Tunisie

Mes Humeurs : Équilibre entre nourritures terrestres et spirituelles

Erri De Luca est un écrivain, poète et journaliste italien originaire de Naples, connu pour ses romans, dont Montedidio, lauréat du prix Femina étranger. Selon l’Organisation tunisienne de défense du consommateur (ODC), près d’un tiers de la nourriture produite dans le monde est perdu ou gaspillé chaque année, ce qui pourrait nourrir 2 milliards de personnes.


La Presse — Il y a quelques jours, un ami proche, expert en tourisme, m’a remis un ouvrage que je tenais absolument à découvrir. Il s’agit de Récits, publié cet été par Erri De Luca, écrivain, poète et journaliste italien originaire de Naples, qui est le centre de ses romans. Il a écrit des ouvrages de grande qualité, acclamés par la critique, dont Montedidio, lauréat du prix Femina étranger.

De Luca a été l’un des révolutionnaires des années romaines de 1970, engagé dans un mouvement d’extrême gauche et devenu l’un des leaders du mouvement Lotta Continua. Ses romans évoquent son enfance, ses choix sociaux, sa ville, etc. Son dernier livre, Récits de saveurs familières (Gallimard), aborde la thématique de la cuisine, non pas celle de la gastronomie, mais de la cuisine de son enfance à Naples.

Ces récits sont accompagnés d’informations rédigées par le biologiste nutritionniste Valerio Galasso, qui décrit et analyse les effets de la nourriture au-delà de la simple satiété. Je reviendrai sur ce livre dans une note de lecture.

L’ami qui m’a offert cet ouvrage m’a raconté une anecdote en lien avec la cuisine, qui m’a interpellé. Il a été invité à modérer un colloque à Genève, où l’organisateur l’a conduit dans un restaurant situé à la frontière française, très fréquenté par les frontaliers suisses en raison des prix moins élevés.

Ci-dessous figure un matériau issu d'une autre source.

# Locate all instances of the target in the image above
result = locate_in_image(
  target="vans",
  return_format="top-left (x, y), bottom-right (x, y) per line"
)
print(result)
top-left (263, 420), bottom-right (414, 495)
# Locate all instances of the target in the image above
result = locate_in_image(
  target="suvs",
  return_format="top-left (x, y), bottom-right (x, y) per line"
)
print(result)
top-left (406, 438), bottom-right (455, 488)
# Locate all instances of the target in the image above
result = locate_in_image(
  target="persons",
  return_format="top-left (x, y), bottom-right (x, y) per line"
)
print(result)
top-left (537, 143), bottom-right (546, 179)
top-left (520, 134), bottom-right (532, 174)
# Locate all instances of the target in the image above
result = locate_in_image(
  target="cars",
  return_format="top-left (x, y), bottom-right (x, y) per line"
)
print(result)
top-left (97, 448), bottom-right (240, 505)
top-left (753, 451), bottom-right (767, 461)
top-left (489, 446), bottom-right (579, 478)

Ce restaurant asiatique, réputé dans la région, ne prend pas de réservations. Sa spécialité est les produits de la mer, offrant des dizaines de plats de poissons et de crustacés (crevettes, langoustes, poulpes, seiches, etc.). La formule est simple : on se sert soi-même à volonté, le tout à un prix raisonnable, ce qui explique son succès.

Ce qui est original dans ce restaurant, et qui nous semble particulièrement intéressant, c’est la règle morale appliquée : chaque client qui laisse de la nourriture dans l’une des assiettes (qu’il s’agisse de plats ou de desserts) doit s’acquitter d’une amende de 6 euros. Cela constitue une belle leçon contre le gaspillage.

Il est utile de rappeler certains chiffres : près d’un tiers de la nourriture produite dans le monde est perdu ou gaspillé chaque année. Ce gaspillage pourrait alimenter 2 milliards de personnes, soit plus du double du nombre de personnes vivant dans la pauvreté. Il est à noter que la majeure partie du gaspillage se produit dans les pays riches, tout en étant également présente dans nos pays.

Le citoyen tunisien est-il conscient des enjeux du gaspillage ? Le mois de Ramadan, par exemple, révèle souvent des pratiques de gâchis alimentaires. L’Organisation tunisienne de défense du consommateur (ODC) met en place des actions de communication et de sensibilisation louables, mais il me semble qu’il existe d’autres canaux pour faire passer les informations à ce sujet. Le principal canal de sensibilisation devrait être l’école.

Dans certains restaurants d’hôtels, notamment ceux proposant des formules tout compris, j’ai été témoin de scènes révoltantes : des clients, jeunes et adultes, remplissent leurs assiettes à ras bord, pour en consommer à peine la moitié, voire moins. La vulgarisation d’une bonne nutrition, tout comme celle d’une bonne culture, devrait être intégrée dans l’éducation.